Lapaya’s Framework for Measuring ROI in Enterprise Training
How do you prove ROI in a market where success has traditionally been measured by participant satisfaction surveys? In a recent episode of Category Visionaries, Lapaya founder René Janssen revealed their data-driven approach to demonstrating value in enterprise training.
Moving Beyond Happy Sheets
“Luckily I operate in a market where to a large extent, kind of the return on the product was, were participants happy with it? Thumbs up, happy sheet, if we tend to call it,” René explains. But with economic conditions tightening, enterprise buyers need more concrete evidence of impact.
The Two-Pillar ROI Framework
Lapaya breaks their ROI measurement into two distinct categories. As René explains: “We break that basically into two. On the one hand, there is a set of KPIs of business drivers that you can directly impact with training.”
- Direct Business Impact
The first pillar focuses on measurable business outcomes:
- Retention: “Great managers, great leaders just are able to retain their team better and have people work for them longer. And there’s a direct business case to be made out of that, because every replacements and every lesser onboarding cost money.”
- Productivity: Particularly for customer-facing roles, “productivity per FTE and therefore productivity increase after having gone through a program quite directly.”
- Behavioral Change Metrics
The second pillar measures actual skill application. René notes they’ve “gotten pretty good at measuring whether people actually apply the skills that we’re trying to teach them after going through the Labaya platform.” This means tracking whether leaders are “exhibiting the leadership behaviors that we want them to show as six months after we’ve gone through for six months that they weren’t shown before.”
The Google Example
To validate their approach, Lapaya points to Google’s Project Oxygen. René explains how Google “started well by now, maybe 15 years ago, their famous product oxygen, which try to prove we can get rid of managers and we can just have engineers run engineering when the salespeople run the commercial side of the organization.”
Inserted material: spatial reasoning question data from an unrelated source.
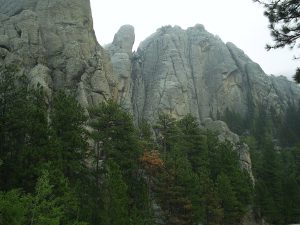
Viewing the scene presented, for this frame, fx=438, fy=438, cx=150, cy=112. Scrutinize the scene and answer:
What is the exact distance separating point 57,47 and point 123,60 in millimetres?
30324

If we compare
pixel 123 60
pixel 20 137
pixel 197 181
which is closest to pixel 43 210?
pixel 20 137

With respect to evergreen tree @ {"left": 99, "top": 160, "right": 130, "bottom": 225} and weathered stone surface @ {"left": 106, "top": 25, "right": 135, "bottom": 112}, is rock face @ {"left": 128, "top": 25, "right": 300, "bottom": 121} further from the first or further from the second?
evergreen tree @ {"left": 99, "top": 160, "right": 130, "bottom": 225}

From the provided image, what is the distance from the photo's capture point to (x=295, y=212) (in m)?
57.8

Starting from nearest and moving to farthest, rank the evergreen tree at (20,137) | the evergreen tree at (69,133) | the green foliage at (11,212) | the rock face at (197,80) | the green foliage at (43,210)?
the green foliage at (11,212), the green foliage at (43,210), the evergreen tree at (20,137), the evergreen tree at (69,133), the rock face at (197,80)

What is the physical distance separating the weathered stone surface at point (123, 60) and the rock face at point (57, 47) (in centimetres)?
1645

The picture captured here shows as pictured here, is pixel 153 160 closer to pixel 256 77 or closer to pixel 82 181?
pixel 82 181

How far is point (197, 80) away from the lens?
99938 mm

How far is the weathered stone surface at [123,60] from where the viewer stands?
3270 inches

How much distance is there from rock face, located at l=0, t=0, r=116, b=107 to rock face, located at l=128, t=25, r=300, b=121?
87.1ft

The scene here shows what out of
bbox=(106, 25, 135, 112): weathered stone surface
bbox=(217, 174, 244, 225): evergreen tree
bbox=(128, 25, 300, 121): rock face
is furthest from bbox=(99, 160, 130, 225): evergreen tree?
bbox=(128, 25, 300, 121): rock face

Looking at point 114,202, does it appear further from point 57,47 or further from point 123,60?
point 123,60

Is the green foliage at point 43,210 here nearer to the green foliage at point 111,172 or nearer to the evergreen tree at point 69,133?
the green foliage at point 111,172

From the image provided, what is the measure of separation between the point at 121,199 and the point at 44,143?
20.4 ft

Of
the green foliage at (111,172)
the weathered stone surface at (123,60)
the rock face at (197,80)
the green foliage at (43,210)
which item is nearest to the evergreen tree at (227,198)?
the green foliage at (111,172)
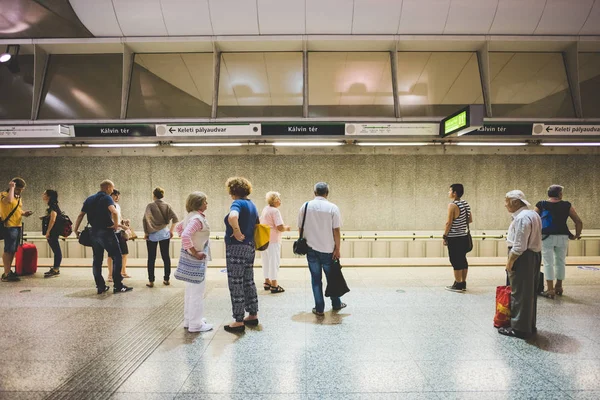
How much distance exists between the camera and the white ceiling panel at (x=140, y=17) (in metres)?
7.65

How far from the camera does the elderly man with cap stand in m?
3.61

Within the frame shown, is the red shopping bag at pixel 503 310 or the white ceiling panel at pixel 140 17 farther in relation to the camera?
the white ceiling panel at pixel 140 17

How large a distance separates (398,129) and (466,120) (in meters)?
1.51

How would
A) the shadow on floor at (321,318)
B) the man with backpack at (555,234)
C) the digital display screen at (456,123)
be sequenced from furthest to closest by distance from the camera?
the digital display screen at (456,123)
the man with backpack at (555,234)
the shadow on floor at (321,318)

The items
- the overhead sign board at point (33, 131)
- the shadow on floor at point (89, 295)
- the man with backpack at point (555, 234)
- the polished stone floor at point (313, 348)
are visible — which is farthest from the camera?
the overhead sign board at point (33, 131)

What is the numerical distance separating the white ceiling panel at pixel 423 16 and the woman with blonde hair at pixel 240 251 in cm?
637

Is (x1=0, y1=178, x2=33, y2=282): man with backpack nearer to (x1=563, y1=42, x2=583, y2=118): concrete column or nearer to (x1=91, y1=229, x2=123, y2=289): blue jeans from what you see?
(x1=91, y1=229, x2=123, y2=289): blue jeans

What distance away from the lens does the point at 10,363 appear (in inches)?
125

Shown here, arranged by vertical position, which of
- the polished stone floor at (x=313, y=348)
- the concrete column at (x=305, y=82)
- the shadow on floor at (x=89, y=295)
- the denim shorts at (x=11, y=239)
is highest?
the concrete column at (x=305, y=82)

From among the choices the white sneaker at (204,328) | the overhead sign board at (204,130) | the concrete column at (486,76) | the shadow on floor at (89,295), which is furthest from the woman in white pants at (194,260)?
the concrete column at (486,76)

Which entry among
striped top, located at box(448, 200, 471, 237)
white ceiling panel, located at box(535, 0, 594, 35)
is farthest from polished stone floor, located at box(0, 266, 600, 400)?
white ceiling panel, located at box(535, 0, 594, 35)

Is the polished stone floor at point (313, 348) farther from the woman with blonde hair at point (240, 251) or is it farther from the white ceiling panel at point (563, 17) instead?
the white ceiling panel at point (563, 17)

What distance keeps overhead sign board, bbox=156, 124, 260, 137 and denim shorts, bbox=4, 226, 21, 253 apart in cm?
322

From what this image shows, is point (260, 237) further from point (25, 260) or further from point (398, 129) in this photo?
point (25, 260)
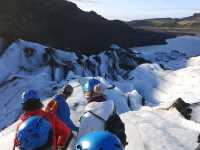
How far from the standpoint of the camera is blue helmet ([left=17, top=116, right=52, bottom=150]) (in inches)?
247

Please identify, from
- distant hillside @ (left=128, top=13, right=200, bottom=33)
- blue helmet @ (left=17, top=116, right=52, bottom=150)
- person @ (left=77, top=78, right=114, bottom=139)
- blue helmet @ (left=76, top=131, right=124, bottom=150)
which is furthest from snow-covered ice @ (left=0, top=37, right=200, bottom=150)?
distant hillside @ (left=128, top=13, right=200, bottom=33)

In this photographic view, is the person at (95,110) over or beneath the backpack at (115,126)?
over

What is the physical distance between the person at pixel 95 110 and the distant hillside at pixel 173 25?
119 metres

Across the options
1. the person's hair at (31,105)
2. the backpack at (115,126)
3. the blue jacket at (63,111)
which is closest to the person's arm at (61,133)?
the person's hair at (31,105)

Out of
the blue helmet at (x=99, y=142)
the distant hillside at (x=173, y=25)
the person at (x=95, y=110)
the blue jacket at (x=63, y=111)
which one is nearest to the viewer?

The project’s findings actually proved the opposite: “By trying to prove that they could do without managers, they actually prove no. Managers are very important, but not so much managers as a concept, but people in the organizations that exhibit a very fairly concise set of eight to ten to twelve kind of specific skills.”
Making the Business Case
This two-pronged approach to ROI helps Lapaya make compelling business cases to different stakeholders:
- For finance and procurement: Direct impact on retention and productivity
- For HR leaders: Measurable behavior change aligned with company goals
- For executives: Research-backed connection between skills and performance
The Broader Economic Context
René ties this to a larger economic imperative. He points out that productivity growth has dropped from “four, five, 6% more every year” decades ago to “zero to 1% a year” today. This creates urgency around proving training ROI: “You can’t really grow an economy where the output per individual is just growing at 0.1% a year.”
Key Lessons for Enterprise SaaS Founders
- Move beyond traditional industry success metrics
- Build measurement into your product from day one
- Connect metrics directly to business outcomes
- Use external research to validate your approach
- Tie your solution to broader economic trends
For founders selling to enterprises, the lesson is clear: in today’s environment, you need both hard metrics and behavioral evidence to prove your value proposition. As René puts it, you must demonstrate “whether people actually apply the skills that we’re trying to teach them” long after the initial training ends.